Falgold faces uncertain future

Falgold faces uncertain future
Published: 06 July 2017
ZIMBABWE Stock Exchange (ZSE) listed gold miner, Falcon Gold Zimbabwe, says the future of its remaining two mines in the country is uncertain due to a deteriorating economic environment, characterised by a liquidity crisis.

Falgold said its business had been affected by lack of access to cheap debt and a hostile tax regime.

The company sold Dalny Mine to RioZim last year in a $8 million deal.

The gold focused group, which operates Golden Quarry and Camperdown mines in Zimbabwe, said the hostile climate had resulted in its net loss for the half year to March 31, 2017, growing to $2,42 million, from $351,186 during the prior comparable period.

Revenues were undermined by low prices during most of the review period, although they had been crawling back in the past few months.

But president and chief executive officer, Ian Saunders, warned that income would be affected by the Dalny Mine disposal, as the Kadoma-based mine contributed to turnover through toll processing fees.

The group made an operating loss of $2,5 million during the review period, from a loss of $820 162 previously.

Falgold has accumulated losses of $12 million, resulting in a negative equity balance of $13,8 million as at March 31, 2017.

In contrast, overheads increased during the review period, as revenue declined by 11 percent to $3,66 million, from $4,1 million recorded in the comparable period the previous year on lower volumes.

Saunders said there were no prospects that the drawbacks would be addressed immediately as most of them were outside its control.

Falcon, one of only four resources counters listed on the ZSE, has shifted from long term planning to addressing difficulties as they arise.

"Due to the serious liquidity problems, the continued absence of significant investor appetite for Zimbabwe, and the lack of profits, management of the group is, of necessity, operating the group with a determined focus on addressing short term issues as they arise, but there can be no assurance that the group will be able to continue to conduct operations should existing circumstances persist and become exacerbated," Saunders said.

"The majority of factors affecting the group's operations are external factors outside of its control.

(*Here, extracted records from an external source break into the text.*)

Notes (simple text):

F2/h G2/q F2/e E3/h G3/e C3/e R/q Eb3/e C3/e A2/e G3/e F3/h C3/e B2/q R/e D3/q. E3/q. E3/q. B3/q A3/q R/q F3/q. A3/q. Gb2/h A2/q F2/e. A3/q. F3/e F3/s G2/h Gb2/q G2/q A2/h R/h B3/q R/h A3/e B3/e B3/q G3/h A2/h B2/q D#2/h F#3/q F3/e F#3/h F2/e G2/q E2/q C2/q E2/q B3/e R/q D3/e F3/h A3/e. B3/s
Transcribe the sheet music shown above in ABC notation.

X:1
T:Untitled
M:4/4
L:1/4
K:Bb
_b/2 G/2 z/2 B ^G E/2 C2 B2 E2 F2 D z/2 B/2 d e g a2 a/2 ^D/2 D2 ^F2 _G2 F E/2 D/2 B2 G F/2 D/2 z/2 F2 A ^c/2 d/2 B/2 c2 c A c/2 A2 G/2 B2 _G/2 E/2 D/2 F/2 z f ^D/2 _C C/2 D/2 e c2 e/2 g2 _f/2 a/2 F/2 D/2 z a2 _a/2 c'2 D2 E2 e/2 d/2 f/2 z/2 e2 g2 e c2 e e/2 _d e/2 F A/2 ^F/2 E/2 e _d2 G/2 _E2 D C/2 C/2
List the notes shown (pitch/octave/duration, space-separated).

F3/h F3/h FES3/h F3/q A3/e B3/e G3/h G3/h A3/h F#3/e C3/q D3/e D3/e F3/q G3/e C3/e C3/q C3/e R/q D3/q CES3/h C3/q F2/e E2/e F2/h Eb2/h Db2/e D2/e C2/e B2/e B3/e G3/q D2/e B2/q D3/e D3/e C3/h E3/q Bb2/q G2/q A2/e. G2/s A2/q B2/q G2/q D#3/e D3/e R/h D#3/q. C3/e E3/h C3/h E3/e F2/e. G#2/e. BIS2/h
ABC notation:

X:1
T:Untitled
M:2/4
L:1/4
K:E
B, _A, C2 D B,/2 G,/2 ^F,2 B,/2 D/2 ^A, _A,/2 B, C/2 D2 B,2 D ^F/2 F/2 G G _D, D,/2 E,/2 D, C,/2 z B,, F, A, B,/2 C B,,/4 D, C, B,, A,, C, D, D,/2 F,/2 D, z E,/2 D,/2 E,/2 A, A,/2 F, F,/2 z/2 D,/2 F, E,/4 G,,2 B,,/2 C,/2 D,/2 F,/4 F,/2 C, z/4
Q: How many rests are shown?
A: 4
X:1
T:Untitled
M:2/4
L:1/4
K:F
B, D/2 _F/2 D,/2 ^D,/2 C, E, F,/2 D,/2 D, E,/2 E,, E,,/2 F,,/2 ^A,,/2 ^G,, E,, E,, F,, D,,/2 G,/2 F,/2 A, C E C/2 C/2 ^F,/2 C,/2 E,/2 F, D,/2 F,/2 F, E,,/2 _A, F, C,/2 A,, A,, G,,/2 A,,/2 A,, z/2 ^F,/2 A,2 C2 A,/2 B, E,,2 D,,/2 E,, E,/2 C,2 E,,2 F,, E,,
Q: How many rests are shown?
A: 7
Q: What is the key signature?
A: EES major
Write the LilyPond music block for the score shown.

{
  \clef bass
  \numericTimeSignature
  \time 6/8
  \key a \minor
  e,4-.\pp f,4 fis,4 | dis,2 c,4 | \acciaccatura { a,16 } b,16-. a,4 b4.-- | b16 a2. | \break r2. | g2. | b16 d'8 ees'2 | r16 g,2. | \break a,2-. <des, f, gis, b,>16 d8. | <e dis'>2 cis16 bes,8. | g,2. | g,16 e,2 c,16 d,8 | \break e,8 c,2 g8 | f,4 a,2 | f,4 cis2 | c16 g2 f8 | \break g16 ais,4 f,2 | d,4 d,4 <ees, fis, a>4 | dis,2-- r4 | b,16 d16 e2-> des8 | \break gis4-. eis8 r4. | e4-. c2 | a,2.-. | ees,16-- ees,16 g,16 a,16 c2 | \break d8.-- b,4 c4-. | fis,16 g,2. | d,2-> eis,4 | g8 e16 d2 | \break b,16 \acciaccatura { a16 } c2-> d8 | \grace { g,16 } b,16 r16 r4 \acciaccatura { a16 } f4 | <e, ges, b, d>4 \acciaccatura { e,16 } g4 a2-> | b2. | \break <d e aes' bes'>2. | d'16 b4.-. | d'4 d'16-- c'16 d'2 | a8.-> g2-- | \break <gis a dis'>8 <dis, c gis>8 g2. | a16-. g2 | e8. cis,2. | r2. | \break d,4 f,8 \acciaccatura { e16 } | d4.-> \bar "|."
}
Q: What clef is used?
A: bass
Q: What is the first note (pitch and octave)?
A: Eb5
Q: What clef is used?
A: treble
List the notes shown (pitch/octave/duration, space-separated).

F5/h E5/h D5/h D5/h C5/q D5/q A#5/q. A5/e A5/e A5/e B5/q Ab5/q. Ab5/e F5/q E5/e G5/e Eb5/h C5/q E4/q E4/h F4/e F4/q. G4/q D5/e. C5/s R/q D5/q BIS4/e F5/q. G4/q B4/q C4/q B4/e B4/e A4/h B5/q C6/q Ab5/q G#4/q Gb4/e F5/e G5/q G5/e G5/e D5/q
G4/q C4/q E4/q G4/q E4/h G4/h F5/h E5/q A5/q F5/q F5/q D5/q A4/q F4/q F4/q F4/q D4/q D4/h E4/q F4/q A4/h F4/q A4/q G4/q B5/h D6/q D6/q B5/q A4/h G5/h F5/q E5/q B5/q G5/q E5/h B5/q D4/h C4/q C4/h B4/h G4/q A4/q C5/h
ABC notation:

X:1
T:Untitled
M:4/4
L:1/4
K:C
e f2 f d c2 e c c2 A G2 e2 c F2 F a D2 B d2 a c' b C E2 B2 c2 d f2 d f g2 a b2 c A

As such there is significant pressure on the group's efforts to survive. Accordingly, and as stated previously, for any number or combination of reasons, should the group be forced to consider shutting down its remaining mining operations, either temporarily or permanently, and or liquidating the group and its assets in a formal or informal arrangement, then the group may be unable to continue realising the value from its assets and discharging its liabilities in the normal course of business," he added.

During the review period, gold production declined by 19,4 percent to 2 970 ounces, relative to 3 687 ounces produced during the same period the previous year.

Mining and processing costs increased to $5,6 million during the review period, from $5,42 million at the same time the previous year, with administration costs rising by 22,2 percent to $635 836 from $520 185.

"To increase the tonnage of higher grade ore from the mines, the long awaited project, the seven level loading station at Golden Quarry and the increased hoisting capacity at Camperdown, are finally scheduled to be commissioned during July 2017.

"Of the three mills (that Falgold operates), one is reasonably reliable, and several years of service are expected from it. The other two mills have serious equipment issues that are limiting their reliability and productivity. We are continuing to address the issues, although limitations on replacement parts have and are expected to continue to impact operations for at least the near term and possibly longer," said Saunders.